The math and philosophy major is a member of ProtectUMD, a coalition that issued 64 demands to this university’s administration last year to help marginalized student communities.
“We have a list of 64 suggestions of what to do, including increasing minimum wage — that’s clear stuff that you’re able to change,” Eshera said. “I want to know why it hasn’t been worked on by the administration side, but only on the student side.”
In response, task force co-chair Ja’Nya Banks said the University Senate has the power to implement those changes, and the task force will reach out to individual student groups to help garner support.
[Read more: UMD President Loh announces action plan to “combat hate and create a safer campus” ]
The forum for the task force, officially called the President and University Senate’s Joint Task Force on Inclusion and Respect, was held from noon to 2 p.m. at Stamp Student Union. It aimed to discuss the task force’s goals and engage the campus community, said Warren Kelley, assistant student affairs vice president.
Kelley co-chairs the 18-member task force alongside Lucy Dalglish, journalism college dean, and Banks, a senior special education major and the Student Government Association’s diversity and inclusion director.
“We are living in challenging times,” Dalglish said as she welcomed nearly 60 students and faculty members. “We need your observations and suggestions.”
University President Wallace Loh and University Senate Chair Daniel Falvey created the task force after the death of black Bowie State University student Richard Collins on this university’s campus. Sean Urbanski, a white former student of this university, has been indicted on murder charges. The incident is under investigation as a potential hate crime.
Collins’ death came at the end of a school year that included a noose being found in a fraternity chapter house, multiple discoveries of white nationalist posters on the campus and anti-immigrant chalkings on display in front of Stamp.
The task force created five working groups: free speech and hate speech, policies and procedures, prevention and education, climate and hate bias response.
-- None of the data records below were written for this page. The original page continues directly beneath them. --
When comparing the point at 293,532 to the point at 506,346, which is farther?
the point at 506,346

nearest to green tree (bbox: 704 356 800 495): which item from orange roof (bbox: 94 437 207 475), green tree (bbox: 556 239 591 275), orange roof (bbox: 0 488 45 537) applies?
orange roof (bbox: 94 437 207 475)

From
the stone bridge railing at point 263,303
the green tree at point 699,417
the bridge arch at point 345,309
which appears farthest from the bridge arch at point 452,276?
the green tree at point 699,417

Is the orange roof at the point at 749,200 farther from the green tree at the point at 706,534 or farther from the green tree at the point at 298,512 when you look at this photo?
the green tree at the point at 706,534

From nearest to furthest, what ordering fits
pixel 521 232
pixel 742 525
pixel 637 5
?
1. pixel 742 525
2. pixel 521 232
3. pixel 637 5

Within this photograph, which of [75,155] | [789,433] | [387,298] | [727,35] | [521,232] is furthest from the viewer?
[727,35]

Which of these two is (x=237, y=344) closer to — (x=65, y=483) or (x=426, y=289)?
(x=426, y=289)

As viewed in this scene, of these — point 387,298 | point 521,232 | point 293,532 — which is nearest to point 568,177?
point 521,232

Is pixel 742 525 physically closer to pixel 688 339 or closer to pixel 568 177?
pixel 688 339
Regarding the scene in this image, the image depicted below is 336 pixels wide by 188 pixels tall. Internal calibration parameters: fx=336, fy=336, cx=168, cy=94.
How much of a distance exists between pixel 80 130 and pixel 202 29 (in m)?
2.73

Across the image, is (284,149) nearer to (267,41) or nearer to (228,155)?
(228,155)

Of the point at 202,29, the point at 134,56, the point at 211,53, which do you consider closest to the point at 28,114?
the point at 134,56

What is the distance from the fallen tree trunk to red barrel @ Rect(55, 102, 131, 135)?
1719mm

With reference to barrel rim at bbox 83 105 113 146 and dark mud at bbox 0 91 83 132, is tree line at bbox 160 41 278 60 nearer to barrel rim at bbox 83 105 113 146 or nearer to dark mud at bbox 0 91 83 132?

These subcommittees will produce preliminary recommendations to the task force as a whole.
The subcommittees are the task force’s first steps in fulfilling Loh and the Senate Executive Committee’s request for the group to “consider how best to nurture a climate that is respectful and inclusive of all members of our campus community, stands against hate, and reaffirms the values that define us as a University,” according to the task force’s charge.
The task force must submit its final recommendation by March 30. The University Senate will review the recommendation in April.
Bill Kules, a visiting professor in the information studies college, said the task force should consider how forms of oppression are ingrained into different educational fields.
“Teaching and curriculum are central to our mission, but I don’t see that it’s central to the task force,” Kules said. “If we want to embed our issues into our cultures here, they need to be embedded into our teaching and curriculum.”
[Read more: Loh announces diversity task force chairs, new initiatives to “stand for our values”]
Kim Nickerson, assistant dean and diversity officer of the behavioral and social sciences college, said the diversity general education requirement is not working and is contributing to the issues the task force seeks to address.
“Students simply aren’t using their diversity credits in the way they were intended. [They’re doing this] purposefully — not accidentally, but purposefully,” Nickerson said. “It’s a major problem not only with undergraduates, but graduates as well, and you’ve been failing.”
Dalglish said there is a separate senate committee that specifically looks at curricular issues related to diversity and inclusion — the Programs, Courses and Curricula Committee — and Banks added that they have been asked to “leave that work to that committee and work on other issues surrounding it.”
Other members of the campus community raised concerns about campus needs that exclude the LGBTQ population.
“We need to follow our inclusive language policy and stop using outdated phrases like ‘he or she’ or ‘ladies and gentlemen’ as if they refer to all people,” said Nic Sakurai, acting director of the LGBT Equity Center. “We need policies that prevent and mitigate the endangerment or exclusion our constituents may face from our institutional partnerships.”
The task force does not have the authority to make changes, but it can make recommendations that go through the senate, Dalglish said in response to Sakurai.
“There are two things the task force can do: make recommendations to the administration that are actionable and make recommendations that can inform policy that would go through the senate,” said Vincent Novara, a member of the task force who previously held the position of University Senate Chair.
After questions about protections for nonexempt staff members and “bullying” at the departmental level, Dalglish said the task force will do its “best to meet expectations.”
“The message is coming very clear to all of us that we’re under very strict scrutiny and you’re expecting us to do something,” Dalglish said. “You could not have made that more clear this afternoon.”
Banks said she hopes the community holds the task force — and this university — accountable for “the series of incidents leading up to the reason why we need a task force.”
“We can talk about the committee, but the truth is it’s our whole campus and every person has a voice related to the kind of place we have here,” Kelley added. “We have a big job ahead of us.”
The task force will hold its next open forum on Sept. 28 from 6 to 7:30 p.m. in the Nyumburu Cultural Center.